── EXCERPT TO READ

BRIEF DESCRIPTION OF THE DRAWINGS

FIG. 1 is a schematic diagram of a frame transfer CCD solid-state image sensor of the present embodiment and the prior art;

FIG. 2 is a schematic plan view of a CCD solid-state image sensor having a conventional horizontal overflow drain structure;

FIG. 3 is a schematic diagram showing a cross section and potential distribution of a CCD solid-state image sensor having a conventional horizontal overflow drain structure;

FIG. 4 is a timing chart for a CCD solid-state image sensor having a conventional horizontal overflow drain structure;

FIG. 5 is a plan view of a CCD solid-state image sensor having a conventional vertical overflow drain structure;

FIG. 6 is a cross section of a CCD solid-state image sensor having a conventional vertical overflow drain structure;

FIG. 7 is a schematic diagram showing the potential distribution of a CCD solid-state image sensor having a conventional vertical overflow drain structure;

FIG. 8 is a timing chart for a CCD solid-state image sensor having a conventional vertical overflow drain structure;

FIG. 9 is a schematic plan view of a CCD solid-state image sensor constituting an embodiment of the present invention;

FIG. 10 is a schematic diagram showing a cross section and potential distribution along line X-X′ in the CCD solid-state image sensor shown in FIG. 9;

FIG. 11 is a schematic diagram showing a cross section and potential distribution along line Y-Y′ in the CCD solid-state image sensor shown in FIG. 9;

FIG. 12 is a schematic diagram showing a cross section and potential distribution along line Z-Z′ in the CCD solid-state image sensor shown in FIG. 9;

FIG. 13 is a schematic diagram illustrating the potential distribution in the electronic shutter operation of a CCD solid-state image sensor constituting an embodiment of the present invention;

FIG. 14 is a timing chart of AGP driving;

FIG. 15 is a diagram showing the transfer of the charges by AGP driving in schematic terms;

FIG. 16 is a diagram showing the transfer of the charges by AGP driving in schematic terms;

FIG. 17 is a diagram showing the transfer of the charges by AGP driving in schematic terms;

FIG. 18 is a schematic diagram of the potential distribution illustrating AGP driving in an embodiment of the present invention;

FIG. 19 is a schematic plan view of a CCD solid-state image sensor constituting a second embodiment of the present invention; and

FIG. 20 is a schematic plan view of a CCD solid-state image sensor constituting a third embodiment of the present invention.

────

Please pick up the CCD image sensor drawing descriptions after their final line and write what comes next.

── DATA SECTION

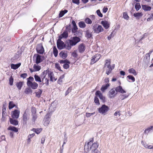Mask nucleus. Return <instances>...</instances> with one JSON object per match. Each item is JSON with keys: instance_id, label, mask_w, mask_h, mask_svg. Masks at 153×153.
Returning a JSON list of instances; mask_svg holds the SVG:
<instances>
[{"instance_id": "nucleus-1", "label": "nucleus", "mask_w": 153, "mask_h": 153, "mask_svg": "<svg viewBox=\"0 0 153 153\" xmlns=\"http://www.w3.org/2000/svg\"><path fill=\"white\" fill-rule=\"evenodd\" d=\"M93 141L94 138H92L90 139L89 142L85 143L84 149L85 152L88 153L91 151V153H93L95 151H97L99 144L97 142L93 143Z\"/></svg>"}, {"instance_id": "nucleus-2", "label": "nucleus", "mask_w": 153, "mask_h": 153, "mask_svg": "<svg viewBox=\"0 0 153 153\" xmlns=\"http://www.w3.org/2000/svg\"><path fill=\"white\" fill-rule=\"evenodd\" d=\"M104 67H106L108 69L106 71V74L108 75L111 73V71L114 69L115 67V64L111 65V59H107L105 60V64Z\"/></svg>"}, {"instance_id": "nucleus-3", "label": "nucleus", "mask_w": 153, "mask_h": 153, "mask_svg": "<svg viewBox=\"0 0 153 153\" xmlns=\"http://www.w3.org/2000/svg\"><path fill=\"white\" fill-rule=\"evenodd\" d=\"M80 39L76 36L73 37L72 39L68 40L70 45L72 46L76 45L80 41Z\"/></svg>"}, {"instance_id": "nucleus-4", "label": "nucleus", "mask_w": 153, "mask_h": 153, "mask_svg": "<svg viewBox=\"0 0 153 153\" xmlns=\"http://www.w3.org/2000/svg\"><path fill=\"white\" fill-rule=\"evenodd\" d=\"M109 110L108 107L106 105H102L101 107L98 108V111L100 113L104 115Z\"/></svg>"}, {"instance_id": "nucleus-5", "label": "nucleus", "mask_w": 153, "mask_h": 153, "mask_svg": "<svg viewBox=\"0 0 153 153\" xmlns=\"http://www.w3.org/2000/svg\"><path fill=\"white\" fill-rule=\"evenodd\" d=\"M92 29L94 31V33H99L104 30L103 28L101 25H98L97 27V25H94L93 26Z\"/></svg>"}, {"instance_id": "nucleus-6", "label": "nucleus", "mask_w": 153, "mask_h": 153, "mask_svg": "<svg viewBox=\"0 0 153 153\" xmlns=\"http://www.w3.org/2000/svg\"><path fill=\"white\" fill-rule=\"evenodd\" d=\"M61 39L59 38L57 42V46L59 49H62L65 47V45L63 41H62Z\"/></svg>"}, {"instance_id": "nucleus-7", "label": "nucleus", "mask_w": 153, "mask_h": 153, "mask_svg": "<svg viewBox=\"0 0 153 153\" xmlns=\"http://www.w3.org/2000/svg\"><path fill=\"white\" fill-rule=\"evenodd\" d=\"M101 56L100 54H97L92 57L90 62V64L93 65L98 61L100 58Z\"/></svg>"}, {"instance_id": "nucleus-8", "label": "nucleus", "mask_w": 153, "mask_h": 153, "mask_svg": "<svg viewBox=\"0 0 153 153\" xmlns=\"http://www.w3.org/2000/svg\"><path fill=\"white\" fill-rule=\"evenodd\" d=\"M27 85L31 88L33 89H37L38 87V84L36 82H31V81H28L27 82Z\"/></svg>"}, {"instance_id": "nucleus-9", "label": "nucleus", "mask_w": 153, "mask_h": 153, "mask_svg": "<svg viewBox=\"0 0 153 153\" xmlns=\"http://www.w3.org/2000/svg\"><path fill=\"white\" fill-rule=\"evenodd\" d=\"M36 50L37 52L40 54H42L44 52V49L42 43L37 45Z\"/></svg>"}, {"instance_id": "nucleus-10", "label": "nucleus", "mask_w": 153, "mask_h": 153, "mask_svg": "<svg viewBox=\"0 0 153 153\" xmlns=\"http://www.w3.org/2000/svg\"><path fill=\"white\" fill-rule=\"evenodd\" d=\"M33 58V59H35V58H36L35 62L37 64L42 62V61L41 56L38 54H34Z\"/></svg>"}, {"instance_id": "nucleus-11", "label": "nucleus", "mask_w": 153, "mask_h": 153, "mask_svg": "<svg viewBox=\"0 0 153 153\" xmlns=\"http://www.w3.org/2000/svg\"><path fill=\"white\" fill-rule=\"evenodd\" d=\"M95 94L103 102H105V97L103 96L100 91H96Z\"/></svg>"}, {"instance_id": "nucleus-12", "label": "nucleus", "mask_w": 153, "mask_h": 153, "mask_svg": "<svg viewBox=\"0 0 153 153\" xmlns=\"http://www.w3.org/2000/svg\"><path fill=\"white\" fill-rule=\"evenodd\" d=\"M117 94V93L115 92V89L112 88L108 92L109 97L110 98H114Z\"/></svg>"}, {"instance_id": "nucleus-13", "label": "nucleus", "mask_w": 153, "mask_h": 153, "mask_svg": "<svg viewBox=\"0 0 153 153\" xmlns=\"http://www.w3.org/2000/svg\"><path fill=\"white\" fill-rule=\"evenodd\" d=\"M42 80L41 83H40V85L41 86L45 85L47 86L49 85V79L47 78H42Z\"/></svg>"}, {"instance_id": "nucleus-14", "label": "nucleus", "mask_w": 153, "mask_h": 153, "mask_svg": "<svg viewBox=\"0 0 153 153\" xmlns=\"http://www.w3.org/2000/svg\"><path fill=\"white\" fill-rule=\"evenodd\" d=\"M101 24L105 29H108L110 27V23L106 21H102Z\"/></svg>"}, {"instance_id": "nucleus-15", "label": "nucleus", "mask_w": 153, "mask_h": 153, "mask_svg": "<svg viewBox=\"0 0 153 153\" xmlns=\"http://www.w3.org/2000/svg\"><path fill=\"white\" fill-rule=\"evenodd\" d=\"M85 49V46L83 43L80 44L78 47V49L79 51L81 53H83Z\"/></svg>"}, {"instance_id": "nucleus-16", "label": "nucleus", "mask_w": 153, "mask_h": 153, "mask_svg": "<svg viewBox=\"0 0 153 153\" xmlns=\"http://www.w3.org/2000/svg\"><path fill=\"white\" fill-rule=\"evenodd\" d=\"M115 89L117 93L120 92L123 94L126 93V91L122 88V86L120 85L116 87Z\"/></svg>"}, {"instance_id": "nucleus-17", "label": "nucleus", "mask_w": 153, "mask_h": 153, "mask_svg": "<svg viewBox=\"0 0 153 153\" xmlns=\"http://www.w3.org/2000/svg\"><path fill=\"white\" fill-rule=\"evenodd\" d=\"M48 77L50 78L51 81L53 82V80L55 81H56L57 78H55L54 77V75L53 72L50 71L48 75Z\"/></svg>"}, {"instance_id": "nucleus-18", "label": "nucleus", "mask_w": 153, "mask_h": 153, "mask_svg": "<svg viewBox=\"0 0 153 153\" xmlns=\"http://www.w3.org/2000/svg\"><path fill=\"white\" fill-rule=\"evenodd\" d=\"M68 37V33L64 31L63 33L59 36V38L62 39L63 38L66 39Z\"/></svg>"}, {"instance_id": "nucleus-19", "label": "nucleus", "mask_w": 153, "mask_h": 153, "mask_svg": "<svg viewBox=\"0 0 153 153\" xmlns=\"http://www.w3.org/2000/svg\"><path fill=\"white\" fill-rule=\"evenodd\" d=\"M59 56L63 59H65L68 56L67 51H62L59 53Z\"/></svg>"}, {"instance_id": "nucleus-20", "label": "nucleus", "mask_w": 153, "mask_h": 153, "mask_svg": "<svg viewBox=\"0 0 153 153\" xmlns=\"http://www.w3.org/2000/svg\"><path fill=\"white\" fill-rule=\"evenodd\" d=\"M20 111L16 109L13 111V117L16 119L18 118L19 115Z\"/></svg>"}, {"instance_id": "nucleus-21", "label": "nucleus", "mask_w": 153, "mask_h": 153, "mask_svg": "<svg viewBox=\"0 0 153 153\" xmlns=\"http://www.w3.org/2000/svg\"><path fill=\"white\" fill-rule=\"evenodd\" d=\"M21 65V63H18L16 64H12L10 65L11 68L12 69L16 70Z\"/></svg>"}, {"instance_id": "nucleus-22", "label": "nucleus", "mask_w": 153, "mask_h": 153, "mask_svg": "<svg viewBox=\"0 0 153 153\" xmlns=\"http://www.w3.org/2000/svg\"><path fill=\"white\" fill-rule=\"evenodd\" d=\"M23 84L24 82L21 81L16 83V85L19 90H20L21 89Z\"/></svg>"}, {"instance_id": "nucleus-23", "label": "nucleus", "mask_w": 153, "mask_h": 153, "mask_svg": "<svg viewBox=\"0 0 153 153\" xmlns=\"http://www.w3.org/2000/svg\"><path fill=\"white\" fill-rule=\"evenodd\" d=\"M109 86L110 84L109 83H107L105 85H103L102 86L100 90L102 92H104L105 90H106Z\"/></svg>"}, {"instance_id": "nucleus-24", "label": "nucleus", "mask_w": 153, "mask_h": 153, "mask_svg": "<svg viewBox=\"0 0 153 153\" xmlns=\"http://www.w3.org/2000/svg\"><path fill=\"white\" fill-rule=\"evenodd\" d=\"M50 71L48 70L46 71H44L42 73L41 75V77L42 78H45L46 77V76L47 74H48V75Z\"/></svg>"}, {"instance_id": "nucleus-25", "label": "nucleus", "mask_w": 153, "mask_h": 153, "mask_svg": "<svg viewBox=\"0 0 153 153\" xmlns=\"http://www.w3.org/2000/svg\"><path fill=\"white\" fill-rule=\"evenodd\" d=\"M27 120V114L26 111H25L23 115V123L26 124Z\"/></svg>"}, {"instance_id": "nucleus-26", "label": "nucleus", "mask_w": 153, "mask_h": 153, "mask_svg": "<svg viewBox=\"0 0 153 153\" xmlns=\"http://www.w3.org/2000/svg\"><path fill=\"white\" fill-rule=\"evenodd\" d=\"M34 77L35 81L36 82H38L40 83H41L42 80L41 77H40L38 75L35 74L34 76Z\"/></svg>"}, {"instance_id": "nucleus-27", "label": "nucleus", "mask_w": 153, "mask_h": 153, "mask_svg": "<svg viewBox=\"0 0 153 153\" xmlns=\"http://www.w3.org/2000/svg\"><path fill=\"white\" fill-rule=\"evenodd\" d=\"M85 32V36L87 38H90L92 36V33L91 32L88 30H86Z\"/></svg>"}, {"instance_id": "nucleus-28", "label": "nucleus", "mask_w": 153, "mask_h": 153, "mask_svg": "<svg viewBox=\"0 0 153 153\" xmlns=\"http://www.w3.org/2000/svg\"><path fill=\"white\" fill-rule=\"evenodd\" d=\"M129 73L133 74L134 76H136L137 73L136 71L133 68H131L128 70Z\"/></svg>"}, {"instance_id": "nucleus-29", "label": "nucleus", "mask_w": 153, "mask_h": 153, "mask_svg": "<svg viewBox=\"0 0 153 153\" xmlns=\"http://www.w3.org/2000/svg\"><path fill=\"white\" fill-rule=\"evenodd\" d=\"M10 123L13 125L16 126L18 124V122L17 120L10 118Z\"/></svg>"}, {"instance_id": "nucleus-30", "label": "nucleus", "mask_w": 153, "mask_h": 153, "mask_svg": "<svg viewBox=\"0 0 153 153\" xmlns=\"http://www.w3.org/2000/svg\"><path fill=\"white\" fill-rule=\"evenodd\" d=\"M68 11L67 10H62L60 12L59 14V17H62L64 15L67 13Z\"/></svg>"}, {"instance_id": "nucleus-31", "label": "nucleus", "mask_w": 153, "mask_h": 153, "mask_svg": "<svg viewBox=\"0 0 153 153\" xmlns=\"http://www.w3.org/2000/svg\"><path fill=\"white\" fill-rule=\"evenodd\" d=\"M37 91L35 92L36 96L38 98H39L42 92V90L41 89H39Z\"/></svg>"}, {"instance_id": "nucleus-32", "label": "nucleus", "mask_w": 153, "mask_h": 153, "mask_svg": "<svg viewBox=\"0 0 153 153\" xmlns=\"http://www.w3.org/2000/svg\"><path fill=\"white\" fill-rule=\"evenodd\" d=\"M150 55H149V54H146L144 57V60L146 62H148L150 60Z\"/></svg>"}, {"instance_id": "nucleus-33", "label": "nucleus", "mask_w": 153, "mask_h": 153, "mask_svg": "<svg viewBox=\"0 0 153 153\" xmlns=\"http://www.w3.org/2000/svg\"><path fill=\"white\" fill-rule=\"evenodd\" d=\"M133 16L134 17L136 18L137 19H139L140 17H141L143 16V14L142 13H134Z\"/></svg>"}, {"instance_id": "nucleus-34", "label": "nucleus", "mask_w": 153, "mask_h": 153, "mask_svg": "<svg viewBox=\"0 0 153 153\" xmlns=\"http://www.w3.org/2000/svg\"><path fill=\"white\" fill-rule=\"evenodd\" d=\"M78 25L79 27L81 28H84L86 27V25L84 22H79Z\"/></svg>"}, {"instance_id": "nucleus-35", "label": "nucleus", "mask_w": 153, "mask_h": 153, "mask_svg": "<svg viewBox=\"0 0 153 153\" xmlns=\"http://www.w3.org/2000/svg\"><path fill=\"white\" fill-rule=\"evenodd\" d=\"M42 130V129L41 128H33L32 129V131H33L35 132L37 134H39Z\"/></svg>"}, {"instance_id": "nucleus-36", "label": "nucleus", "mask_w": 153, "mask_h": 153, "mask_svg": "<svg viewBox=\"0 0 153 153\" xmlns=\"http://www.w3.org/2000/svg\"><path fill=\"white\" fill-rule=\"evenodd\" d=\"M8 130H11L15 132H17L18 131V129L14 126H10L8 128Z\"/></svg>"}, {"instance_id": "nucleus-37", "label": "nucleus", "mask_w": 153, "mask_h": 153, "mask_svg": "<svg viewBox=\"0 0 153 153\" xmlns=\"http://www.w3.org/2000/svg\"><path fill=\"white\" fill-rule=\"evenodd\" d=\"M142 8L143 9L146 11H149L151 9L150 7L146 5H142Z\"/></svg>"}, {"instance_id": "nucleus-38", "label": "nucleus", "mask_w": 153, "mask_h": 153, "mask_svg": "<svg viewBox=\"0 0 153 153\" xmlns=\"http://www.w3.org/2000/svg\"><path fill=\"white\" fill-rule=\"evenodd\" d=\"M35 71H38L41 69V66L39 65H36V64L34 65L33 66Z\"/></svg>"}, {"instance_id": "nucleus-39", "label": "nucleus", "mask_w": 153, "mask_h": 153, "mask_svg": "<svg viewBox=\"0 0 153 153\" xmlns=\"http://www.w3.org/2000/svg\"><path fill=\"white\" fill-rule=\"evenodd\" d=\"M71 25H68L66 26V30L64 31L67 32L68 33H69L71 32Z\"/></svg>"}, {"instance_id": "nucleus-40", "label": "nucleus", "mask_w": 153, "mask_h": 153, "mask_svg": "<svg viewBox=\"0 0 153 153\" xmlns=\"http://www.w3.org/2000/svg\"><path fill=\"white\" fill-rule=\"evenodd\" d=\"M53 53L55 57L57 56L58 54V51L55 46L53 48Z\"/></svg>"}, {"instance_id": "nucleus-41", "label": "nucleus", "mask_w": 153, "mask_h": 153, "mask_svg": "<svg viewBox=\"0 0 153 153\" xmlns=\"http://www.w3.org/2000/svg\"><path fill=\"white\" fill-rule=\"evenodd\" d=\"M15 105L13 101H10L9 103V108L10 109H11L15 106Z\"/></svg>"}, {"instance_id": "nucleus-42", "label": "nucleus", "mask_w": 153, "mask_h": 153, "mask_svg": "<svg viewBox=\"0 0 153 153\" xmlns=\"http://www.w3.org/2000/svg\"><path fill=\"white\" fill-rule=\"evenodd\" d=\"M129 94H122L120 95V98L122 100H123L127 98L129 96Z\"/></svg>"}, {"instance_id": "nucleus-43", "label": "nucleus", "mask_w": 153, "mask_h": 153, "mask_svg": "<svg viewBox=\"0 0 153 153\" xmlns=\"http://www.w3.org/2000/svg\"><path fill=\"white\" fill-rule=\"evenodd\" d=\"M25 92L26 94H28L30 93H32V90L30 88H27L25 89Z\"/></svg>"}, {"instance_id": "nucleus-44", "label": "nucleus", "mask_w": 153, "mask_h": 153, "mask_svg": "<svg viewBox=\"0 0 153 153\" xmlns=\"http://www.w3.org/2000/svg\"><path fill=\"white\" fill-rule=\"evenodd\" d=\"M47 115L48 114H47L46 116V117H45L44 119L46 121L45 123H46V126H47L50 122L49 121L50 120V117L48 116H47Z\"/></svg>"}, {"instance_id": "nucleus-45", "label": "nucleus", "mask_w": 153, "mask_h": 153, "mask_svg": "<svg viewBox=\"0 0 153 153\" xmlns=\"http://www.w3.org/2000/svg\"><path fill=\"white\" fill-rule=\"evenodd\" d=\"M85 22L86 23L88 24H91L92 23V21L91 20L88 18H86L85 19Z\"/></svg>"}, {"instance_id": "nucleus-46", "label": "nucleus", "mask_w": 153, "mask_h": 153, "mask_svg": "<svg viewBox=\"0 0 153 153\" xmlns=\"http://www.w3.org/2000/svg\"><path fill=\"white\" fill-rule=\"evenodd\" d=\"M135 7V8L137 11L139 10L141 8L140 4L138 3H137L136 4Z\"/></svg>"}, {"instance_id": "nucleus-47", "label": "nucleus", "mask_w": 153, "mask_h": 153, "mask_svg": "<svg viewBox=\"0 0 153 153\" xmlns=\"http://www.w3.org/2000/svg\"><path fill=\"white\" fill-rule=\"evenodd\" d=\"M78 30V27H73L71 29V31L74 34H76Z\"/></svg>"}, {"instance_id": "nucleus-48", "label": "nucleus", "mask_w": 153, "mask_h": 153, "mask_svg": "<svg viewBox=\"0 0 153 153\" xmlns=\"http://www.w3.org/2000/svg\"><path fill=\"white\" fill-rule=\"evenodd\" d=\"M127 78H128V79H131L133 82H134L135 81V78L132 75H129L127 76Z\"/></svg>"}, {"instance_id": "nucleus-49", "label": "nucleus", "mask_w": 153, "mask_h": 153, "mask_svg": "<svg viewBox=\"0 0 153 153\" xmlns=\"http://www.w3.org/2000/svg\"><path fill=\"white\" fill-rule=\"evenodd\" d=\"M32 121L34 123L37 117V116L36 114H32Z\"/></svg>"}, {"instance_id": "nucleus-50", "label": "nucleus", "mask_w": 153, "mask_h": 153, "mask_svg": "<svg viewBox=\"0 0 153 153\" xmlns=\"http://www.w3.org/2000/svg\"><path fill=\"white\" fill-rule=\"evenodd\" d=\"M94 102L97 105H99L100 104L99 99L97 97H94Z\"/></svg>"}, {"instance_id": "nucleus-51", "label": "nucleus", "mask_w": 153, "mask_h": 153, "mask_svg": "<svg viewBox=\"0 0 153 153\" xmlns=\"http://www.w3.org/2000/svg\"><path fill=\"white\" fill-rule=\"evenodd\" d=\"M32 114H36V108L34 107H32L31 109Z\"/></svg>"}, {"instance_id": "nucleus-52", "label": "nucleus", "mask_w": 153, "mask_h": 153, "mask_svg": "<svg viewBox=\"0 0 153 153\" xmlns=\"http://www.w3.org/2000/svg\"><path fill=\"white\" fill-rule=\"evenodd\" d=\"M6 114V108H4L2 109V118L3 117L5 116Z\"/></svg>"}, {"instance_id": "nucleus-53", "label": "nucleus", "mask_w": 153, "mask_h": 153, "mask_svg": "<svg viewBox=\"0 0 153 153\" xmlns=\"http://www.w3.org/2000/svg\"><path fill=\"white\" fill-rule=\"evenodd\" d=\"M60 63H70V62L67 59L61 60L60 61Z\"/></svg>"}, {"instance_id": "nucleus-54", "label": "nucleus", "mask_w": 153, "mask_h": 153, "mask_svg": "<svg viewBox=\"0 0 153 153\" xmlns=\"http://www.w3.org/2000/svg\"><path fill=\"white\" fill-rule=\"evenodd\" d=\"M153 128V127L152 126H150V127L148 128L147 129H146L145 131V132L146 133H148L150 131V130H152Z\"/></svg>"}, {"instance_id": "nucleus-55", "label": "nucleus", "mask_w": 153, "mask_h": 153, "mask_svg": "<svg viewBox=\"0 0 153 153\" xmlns=\"http://www.w3.org/2000/svg\"><path fill=\"white\" fill-rule=\"evenodd\" d=\"M123 17L127 20H128L129 19V17L126 13H123Z\"/></svg>"}, {"instance_id": "nucleus-56", "label": "nucleus", "mask_w": 153, "mask_h": 153, "mask_svg": "<svg viewBox=\"0 0 153 153\" xmlns=\"http://www.w3.org/2000/svg\"><path fill=\"white\" fill-rule=\"evenodd\" d=\"M13 82V78L11 76L9 78V84L10 85H12Z\"/></svg>"}, {"instance_id": "nucleus-57", "label": "nucleus", "mask_w": 153, "mask_h": 153, "mask_svg": "<svg viewBox=\"0 0 153 153\" xmlns=\"http://www.w3.org/2000/svg\"><path fill=\"white\" fill-rule=\"evenodd\" d=\"M55 68L61 71H62L58 63H56L55 64Z\"/></svg>"}, {"instance_id": "nucleus-58", "label": "nucleus", "mask_w": 153, "mask_h": 153, "mask_svg": "<svg viewBox=\"0 0 153 153\" xmlns=\"http://www.w3.org/2000/svg\"><path fill=\"white\" fill-rule=\"evenodd\" d=\"M97 15L100 17H102L103 15L100 12V10H97Z\"/></svg>"}, {"instance_id": "nucleus-59", "label": "nucleus", "mask_w": 153, "mask_h": 153, "mask_svg": "<svg viewBox=\"0 0 153 153\" xmlns=\"http://www.w3.org/2000/svg\"><path fill=\"white\" fill-rule=\"evenodd\" d=\"M95 112L92 113H86V116L87 117H90L91 115L94 114Z\"/></svg>"}, {"instance_id": "nucleus-60", "label": "nucleus", "mask_w": 153, "mask_h": 153, "mask_svg": "<svg viewBox=\"0 0 153 153\" xmlns=\"http://www.w3.org/2000/svg\"><path fill=\"white\" fill-rule=\"evenodd\" d=\"M69 63H65L63 65V67L65 69H67L69 68Z\"/></svg>"}, {"instance_id": "nucleus-61", "label": "nucleus", "mask_w": 153, "mask_h": 153, "mask_svg": "<svg viewBox=\"0 0 153 153\" xmlns=\"http://www.w3.org/2000/svg\"><path fill=\"white\" fill-rule=\"evenodd\" d=\"M27 74L26 73L22 74L20 75V76L23 79L25 78L27 76Z\"/></svg>"}, {"instance_id": "nucleus-62", "label": "nucleus", "mask_w": 153, "mask_h": 153, "mask_svg": "<svg viewBox=\"0 0 153 153\" xmlns=\"http://www.w3.org/2000/svg\"><path fill=\"white\" fill-rule=\"evenodd\" d=\"M34 80V78H33L31 76H30L27 79V81L28 82V81H31V82H32Z\"/></svg>"}, {"instance_id": "nucleus-63", "label": "nucleus", "mask_w": 153, "mask_h": 153, "mask_svg": "<svg viewBox=\"0 0 153 153\" xmlns=\"http://www.w3.org/2000/svg\"><path fill=\"white\" fill-rule=\"evenodd\" d=\"M71 89H70V88H68V90H67L65 92V95H67L69 94V93L71 91Z\"/></svg>"}, {"instance_id": "nucleus-64", "label": "nucleus", "mask_w": 153, "mask_h": 153, "mask_svg": "<svg viewBox=\"0 0 153 153\" xmlns=\"http://www.w3.org/2000/svg\"><path fill=\"white\" fill-rule=\"evenodd\" d=\"M72 2L77 5H79V0H72Z\"/></svg>"}]
</instances>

────

| SOLVED EXERCISE |
DESCRIPTION OF THE PREFERRED EMBODIMENTS

CCD solid-state image sensors constituting embodiments of the present invention will be described in detail with reference to the attached drawings. As in FIG. 1, the overall structures of the CCD solid-state image sensors of these embodiments are basically constructed from an imaging section 50, a storage section 52, a horizontal transfer section 54 and an output section 56.

Embodiment 1 <Structure of CCD Solid-State Image Sensor>

FIG. 9 shows a plan view of the area in the vicinity of the boundary between the imaging section 50 and storage section 52 in a CCD solid-state image sensor constituting Embodiment 1 of the present invention. Furthermore, FIG. 10 shows a cross section CS and potential distribution PD along line X-X′ of the imaging section 50 in FIG. 9. FIG. 11 shows a cross section and potential distribution along line Y-Y′ of the imaging section 50 in FIG. 9.

First, the plan structure of the imaging section 50 of the CCD solid-state image sensor in the present embodiment will be described with reference to FIG. 9. A plurality of first channel regions 4 are disposed parallel to each other in the imaging section 50. The plurality of first channel regions 4 are formed with predefined gaps left between these regions, and a plurality of separation regions 12 are disposed parallel to each other in these gaps. The first channel regions 4 are electrically demarcated by the two neighboring separation regions 12. The first channel regions 4 demarcated by these separation regions 12 constitute transfer paths for information charges. Here, it is desirable that the first channel regions 4 and separation regions 12 are disposed without any gaps left in between.

A plurality of first transfer electrodes 10-1 through 10-3 are formed parallel to each other in the direction perpendicular to the direction of extension of the first channel regions 4. Here, a set of three transfer electrodes 10 (transfer electrodes 10-1 through 10-3) is caused to correspond to each pixel.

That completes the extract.